What needs to be done: Each entry below should be output exactly, apart from its images.

---- Task input

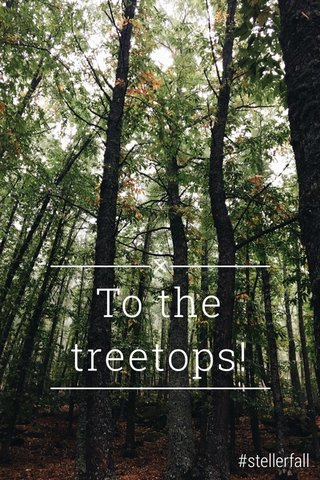 To the treetops! #stellerfall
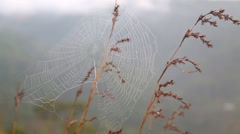 View of a spider web on a grass stem flowing in the wind Stock Footage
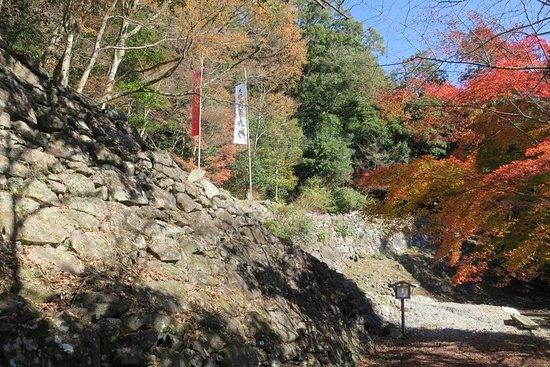 The Site of Tsunomure Castle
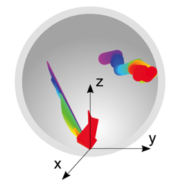 Cartoon of kinetichore diffusion and capture inside nuclear envelope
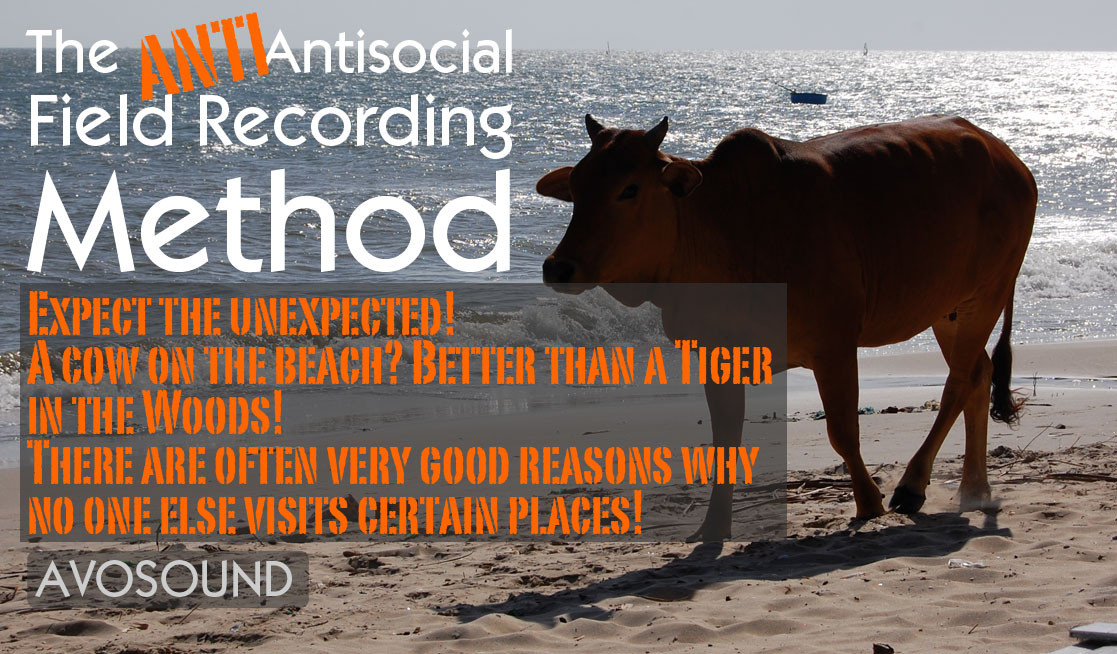 A cow on the beach? If you want to have a lasting career as a field recordist, you need to be aware of the many possible dangers lurking out there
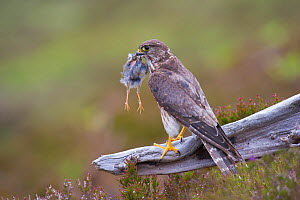 Merlin (Falco columbarius) female on perch with Meadow Pipit chick prey for its offspring. Sutherland, Scotland, June.  -  Rob Jordan / 2020VISION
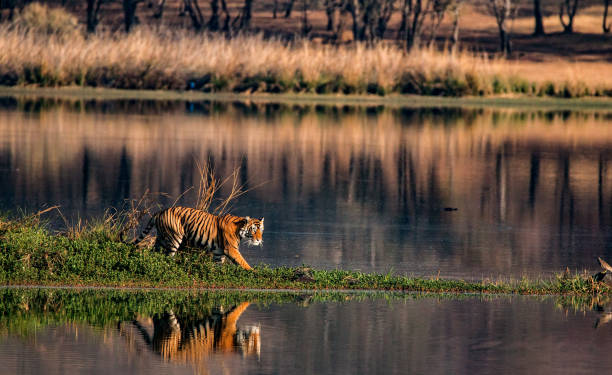 tiger in its habitat - bengal tiger stock pictures, royalty-free photos & images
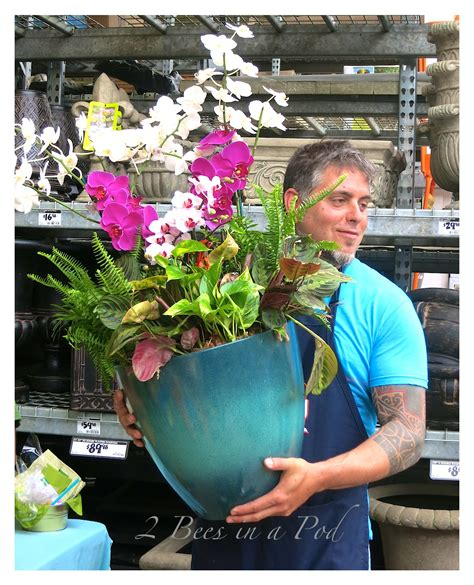southern living plant collection and home depot 2
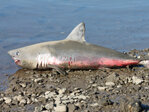 Beached shark winds up near North Bend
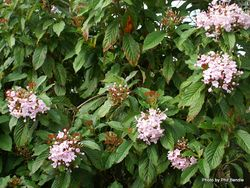 Phil Bendle Collection:Luculia gratissima (Pink Swa)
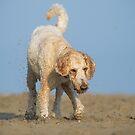 Goldendoodle by (Tallow) Dave  Van de Laar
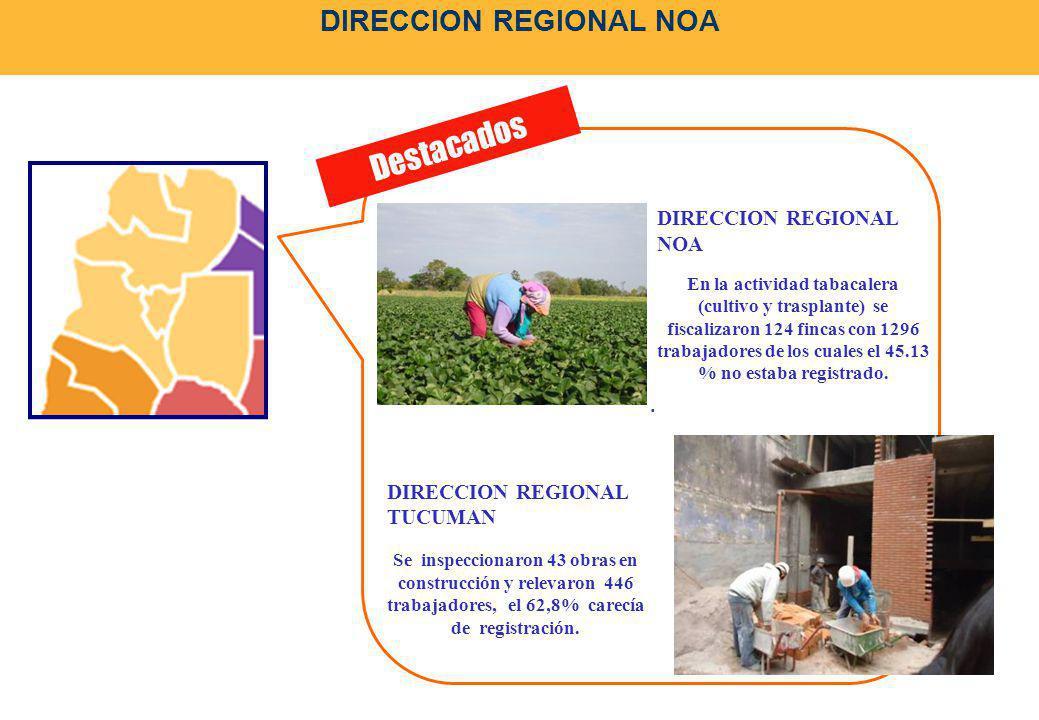 DIRECCION REGIONAL NOA. Destacados DIRECCION REGIONAL NOA En la actividad tabacalera (cultivo y trasplante) se fiscalizaron 124 fincas con 1296 trabaj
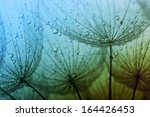 Abstract Macro Photo Of...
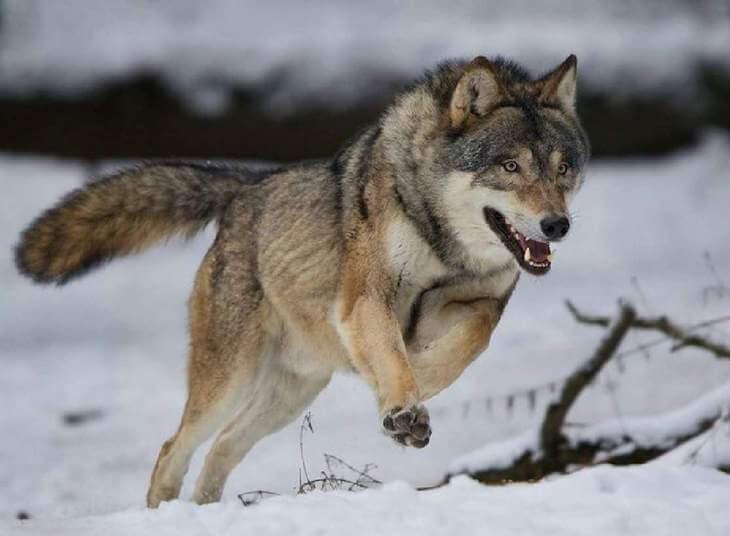 сколько км в час бегает волк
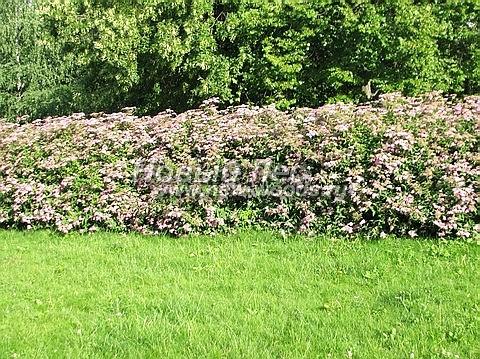 Живые изгороди: изгородь из Спиреи на участке. Летнее цветение (высота около 2 метров, Московская область)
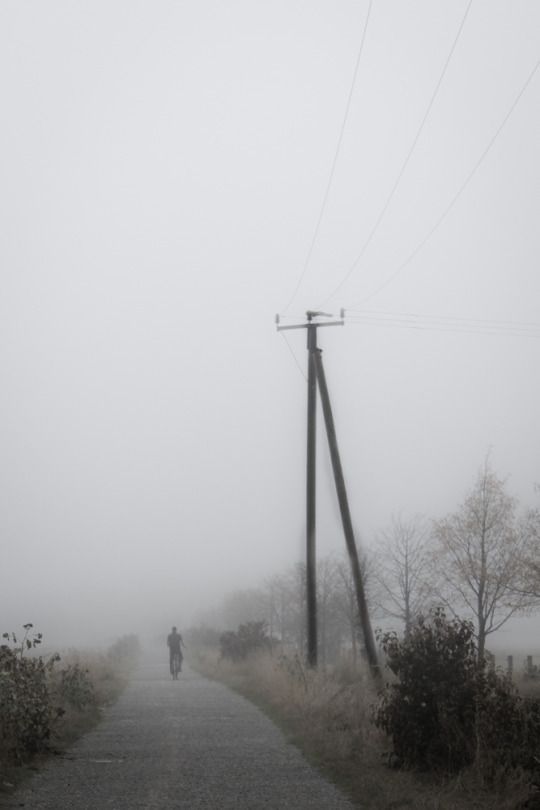 stephiramona:  It's a long way home.  Stephi's Fotos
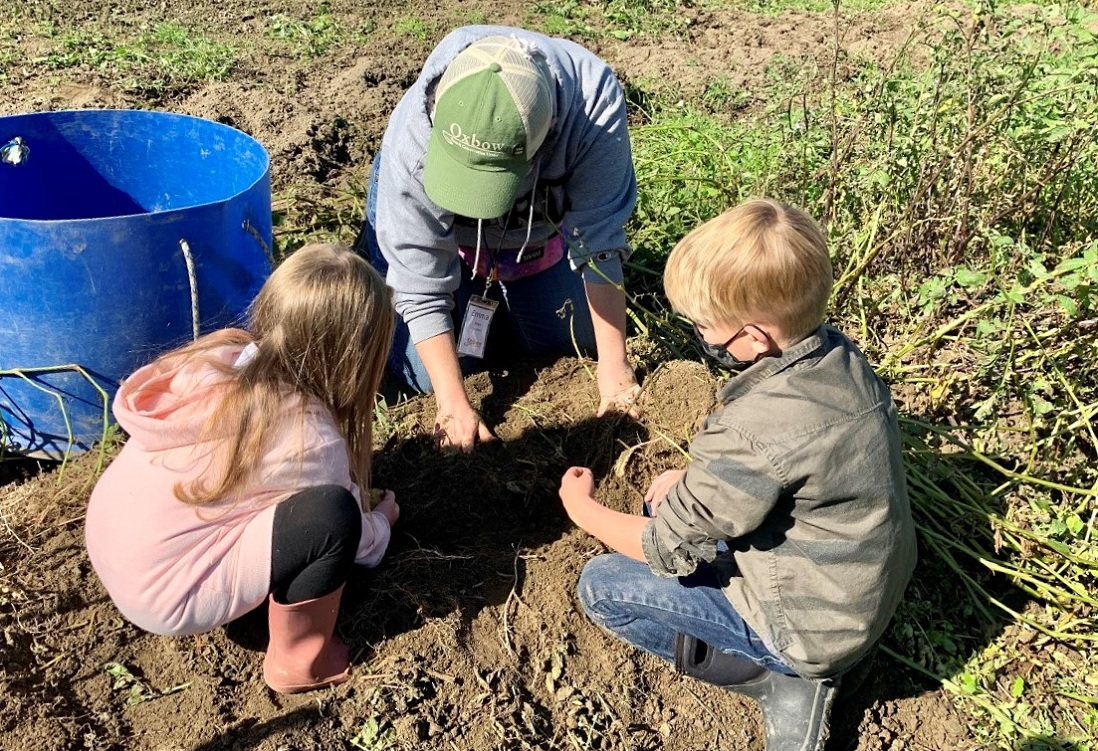 kids digging in the garden at oxbow farm and conservation center seattle area family field trip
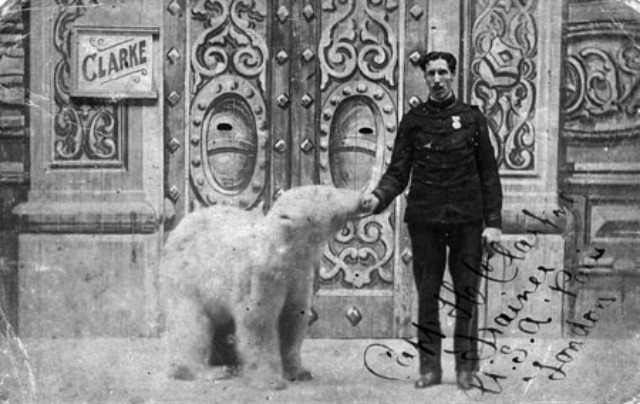 CaptainClarkeBostockPolarBear1912plus1_450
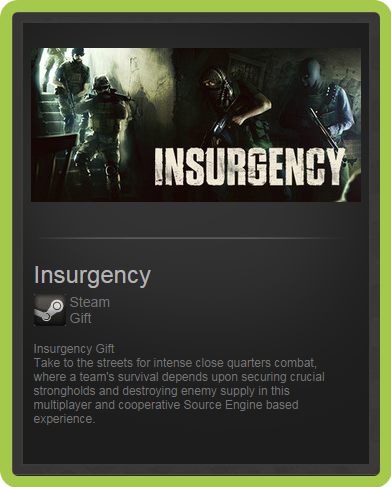 Insurgency (RU/CIS) - steam gift + ПОДАРОК
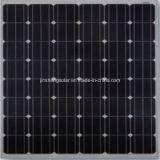 2016 mono comitato solare caldo di vendita 150W con buona qualità ed il prezzo competitivo (jinshang solare)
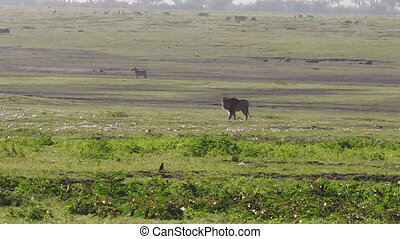 male lion of the Ngorongoro Crater - African lion of the...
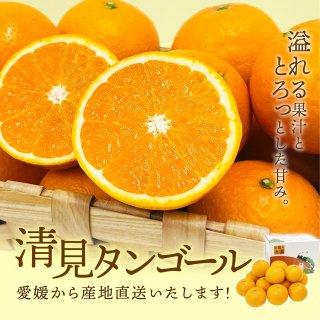 清見タンゴール【優品】2L~M 3kg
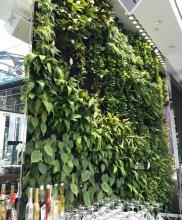 Vertical Garden, Fytogreen, Emporium Hotel, Brisbane, QLD, Greenwall, Greening the built environment, sustainable greening, biofilia, Florafelt, Commercial Green Walls, Neon Signs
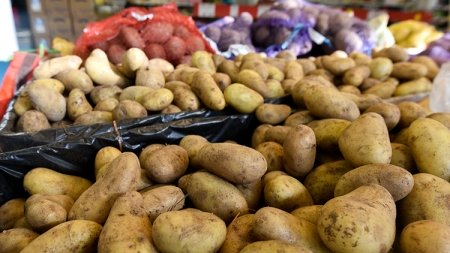 В России могут закрыть все сельскохозяйственные рынки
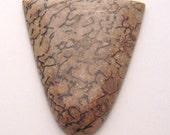 Rare Butterscotch Dinosaur Bone Cabochon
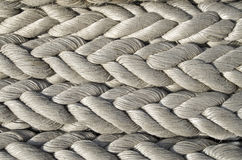 Old white ropes closeup Stock Images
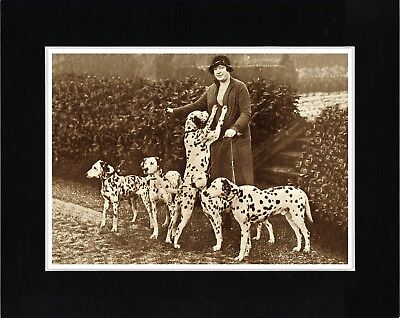 Lady And Her Dalmatian Dogs Lovely Vintage Style Dog Photo Print Ready Matted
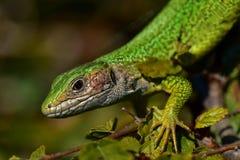 Mago del lagarto Foto de archivo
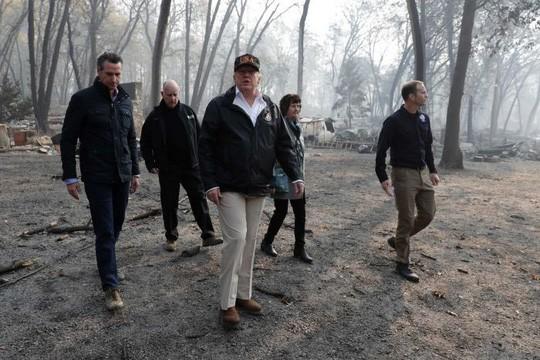 Nói Phần Lan cào cỏ khô để ngăn cháy rừng, ông Trump bị chế nhạo - ảnh 1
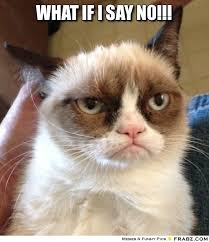 Grumpy Cat Memes Saying No - grumpy cat meme saying no , Meme ... via Relatably.com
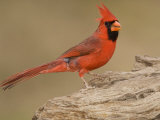 Male Northern Cardinal  Cardinalis Cardinalis  North America
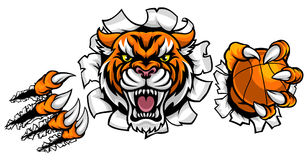 Tiger Holding Basketball Ball Breaking Background. A Tiger angry animal sports mascot holding a basketball ball and breaking through the background with its Stock Image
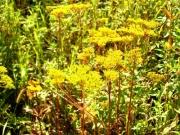山野草園のオミナエシ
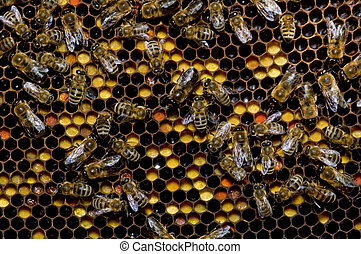 Bees - Many bees working on honeycombs full of honey and...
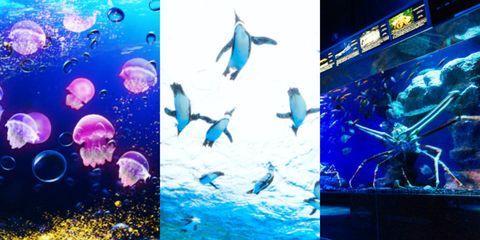 Water, Electric blue, Underwater, Organism, Marine biology, Graphic design, Art, Aquarium, Aquarium lighting, Graphics,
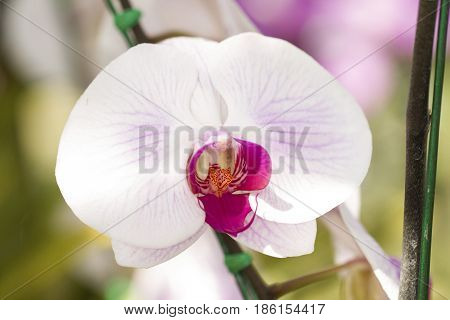 Close-up image of pink white phalaenopsis orchid isolated on white background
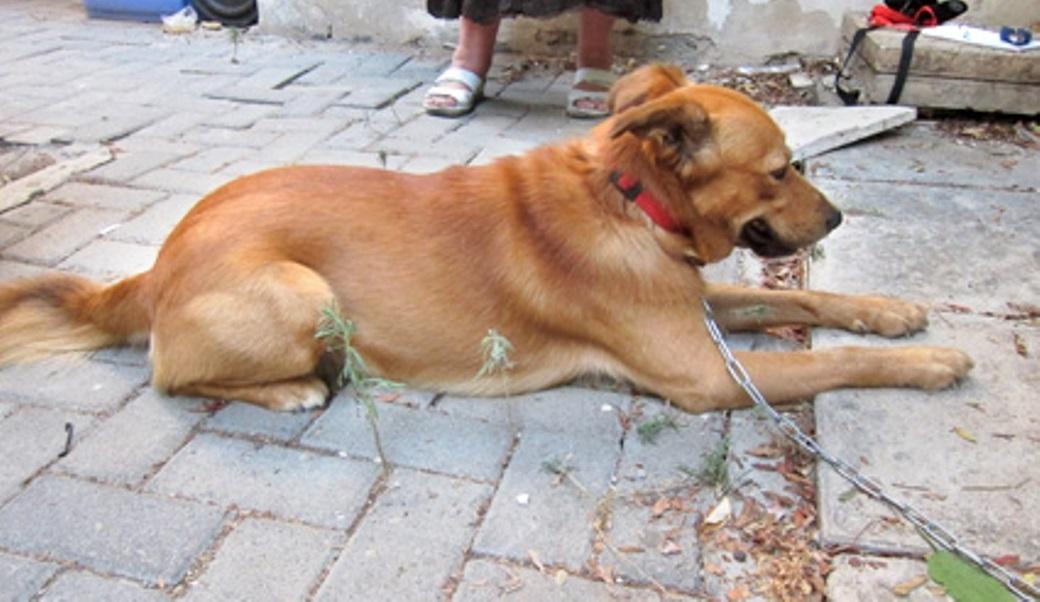 הכלב קשור בשרשרת חוליות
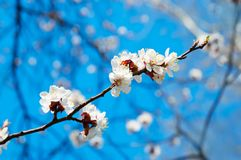 Branch of the apricot tree Stock Photography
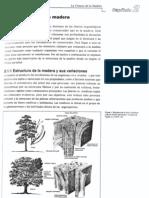 Biologia de La Madera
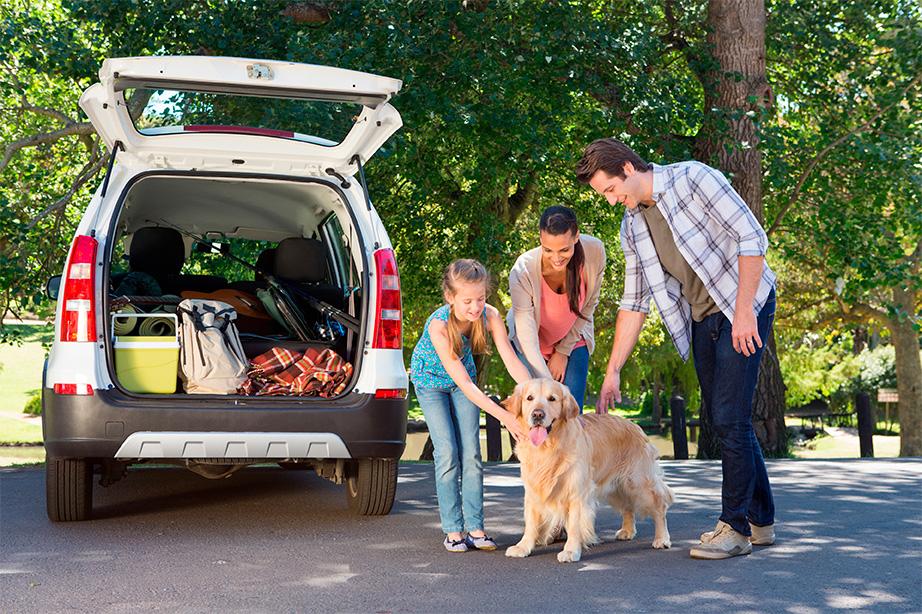 viajar animales compania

--------

Completed exercise:
 To the treetops! #stellerfall
 View of a spider web on a grass stem flowing in the wind Stock Footage
 The Site of Tsunomure Castle
 Cartoon of kinetichore diffusion and capture inside nuclear envelope
 A cow on the beach? If you want to have a lasting career as a field recordist, you need to be aware of the many possible dangers lurking out there
 Merlin (Falco columbarius) female on perch with Meadow Pipit chick prey for its offspring. Sutherland, Scotland, June.  -  Rob Jordan / 2020VISION
 tiger in its habitat - bengal tiger stock pictures, royalty-free photos & images
southern living plant collection and home depot 2
 Beached shark winds up near North Bend
 Phil Bendle Collection:Luculia gratissima (Pink Swa)
 Goldendoodle by (Tallow) Dave  Van de Laar
 DIRECCION REGIONAL NOA. Destacados DIRECCION REGIONAL NOA En la actividad tabacalera (cultivo y trasplante) se fiscalizaron 124 fincas con 1296 trabaj
 Abstract Macro Photo Of...
 сколько км в час бегает волк
 Живые изгороди: изгородь из Спиреи на участке. Летнее цветение (высота около 2 метров, Московская область)
 stephiramona:  It's a long way home.  Stephi's Fotos
 kids digging in the garden at oxbow farm and conservation center seattle area family field trip
 CaptainClarkeBostockPolarBear1912plus1_450
 Insurgency (RU/CIS) - steam gift + ПОДАРОК
 2016 mono comitato solare caldo di vendita 150W con buona qualità ed il prezzo competitivo (jinshang solare)
 male lion of the Ngorongoro Crater - African lion of the...
 清見タンゴール【優品】2L~M 3kg
 Vertical Garden, Fytogreen, Emporium Hotel, Brisbane, QLD, Greenwall, Greening the built environment, sustainable greening, biofilia, Florafelt, Commercial Green Walls, Neon Signs
 В России могут закрыть все сельскохозяйственные рынки
 Rare Butterscotch Dinosaur Bone Cabochon
 Old white ropes closeup Stock Images
 Lady And Her Dalmatian Dogs Lovely Vintage Style Dog Photo Print Ready Matted
 Mago del lagarto Foto de archivo
 Nói Phần Lan cào cỏ khô để ngăn cháy rừng, ông Trump bị chế nhạo - ảnh 1
 Grumpy Cat Memes Saying No - grumpy cat meme saying no , Meme ... via Relatably.com
 Male Northern Cardinal  Cardinalis Cardinalis  North America
 Tiger Holding Basketball Ball Breaking Background. A Tiger angry animal sports mascot holding a basketball ball and breaking through the background with its Stock Image
山野草園のオミナエシ
 Bees - Many bees working on honeycombs full of honey and...
 Water, Electric blue, Underwater, Organism, Marine biology, Graphic design, Art, Aquarium, Aquarium lighting, Graphics,
 Close-up image of pink white phalaenopsis orchid isolated on white background
 הכלב קשור בשרשרת חוליות
 Branch of the apricot tree Stock Photography
 Biologia de La Madera
 viajar animales compania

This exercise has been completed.